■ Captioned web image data
'''

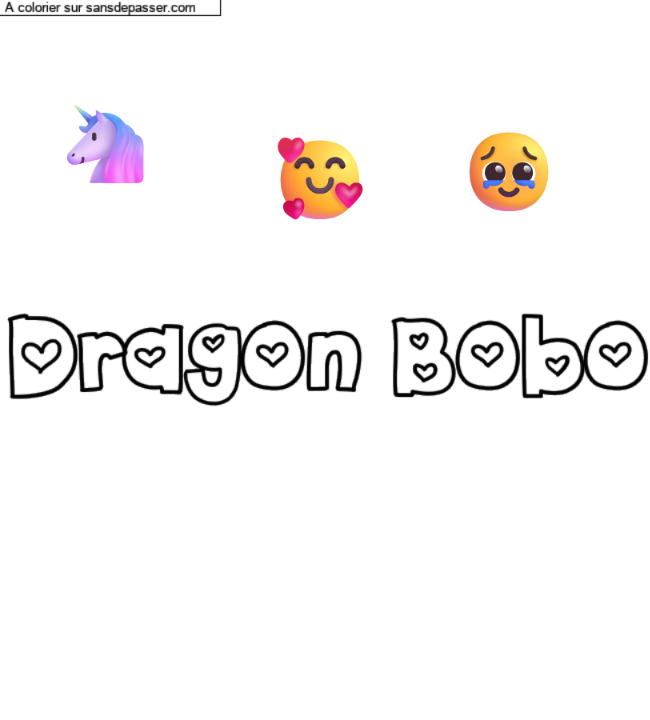 Coloriage pr&eacute;nom personnalis&eacute; "Dragon Bobo" par un invit&eacute;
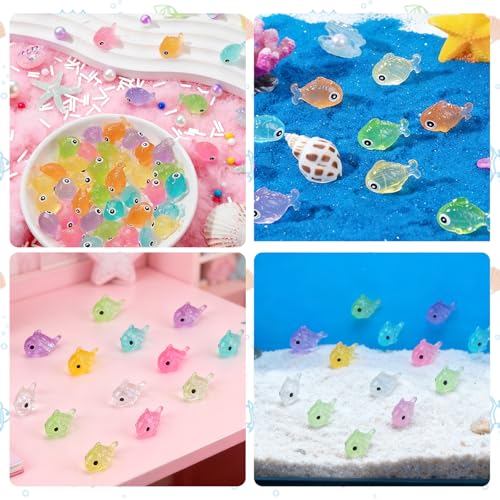 60Pcs Luminous Mini Resin Fish,Mini Resin Animals Figures,Miniature Glow in The Dark Ornament for Garden Landscape Aquarium Dollhouse Birthday Party Room Crafts DIY Decoration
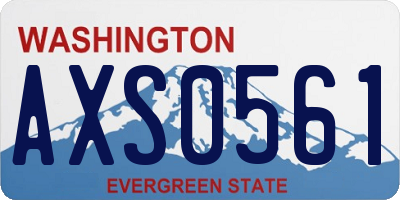 WA license plate AXS0561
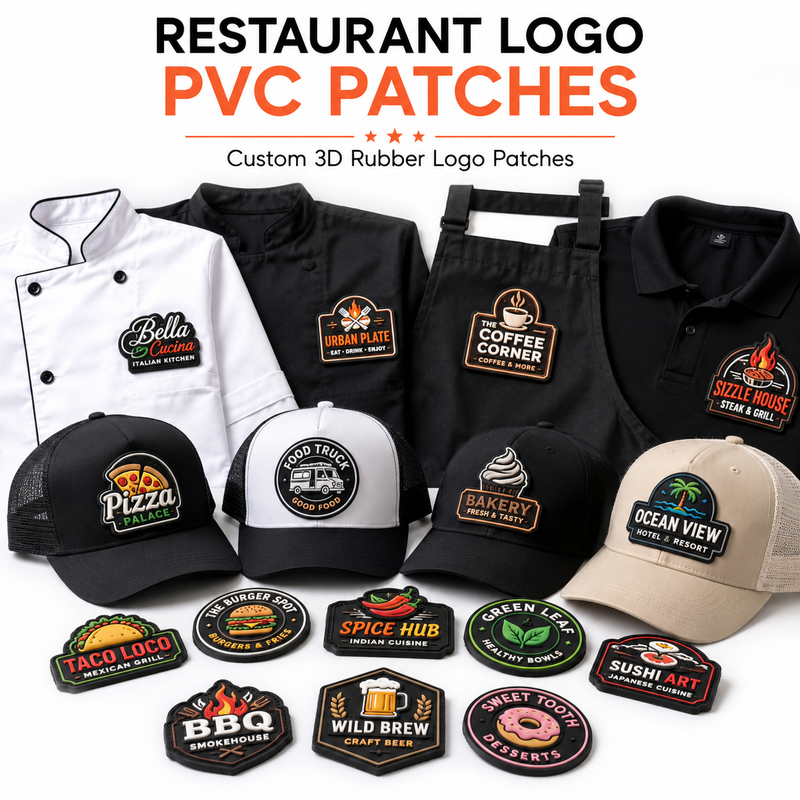 Restaurant Logo PVC Patches | Custom 3D Rubber Logo Patches for Restaurant Uniforms & Aprons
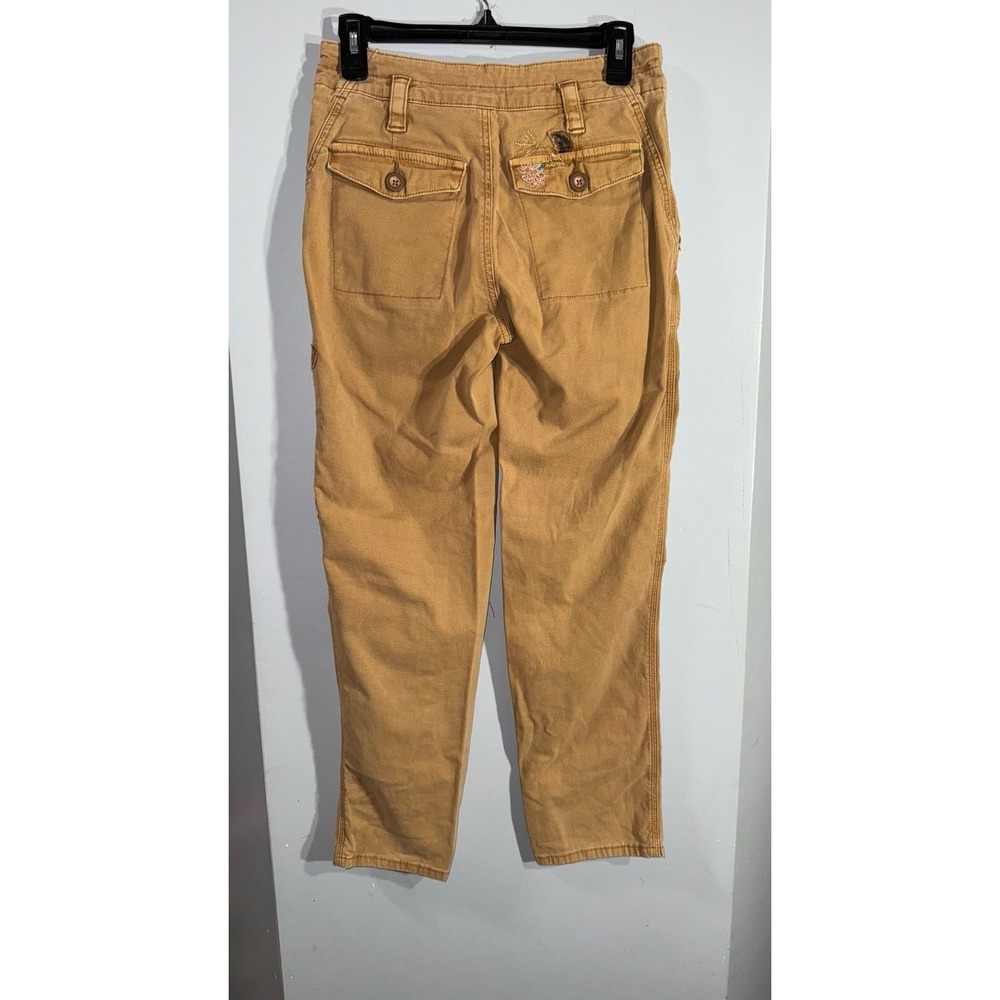 Anthropologie The wanderer embroidered cargo pants tan boho mid rise size 26" - Picture 6 of 12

'''

■ What you should do
Exclude the images and copy every record above exactly.

■ Completed exercise
 Coloriage pr&eacute;nom personnalis&eacute; "Dragon Bobo" par un invit&eacute;
 60Pcs Luminous Mini Resin Fish,Mini Resin Animals Figures,Miniature Glow in The Dark Ornament for Garden Landscape Aquarium Dollhouse Birthday Party Room Crafts DIY Decoration
 WA license plate AXS0561
 Restaurant Logo PVC Patches | Custom 3D Rubber Logo Patches for Restaurant Uniforms & Aprons
 Anthropologie The wanderer embroidered cargo pants tan boho mid rise size 26" - Picture 6 of 12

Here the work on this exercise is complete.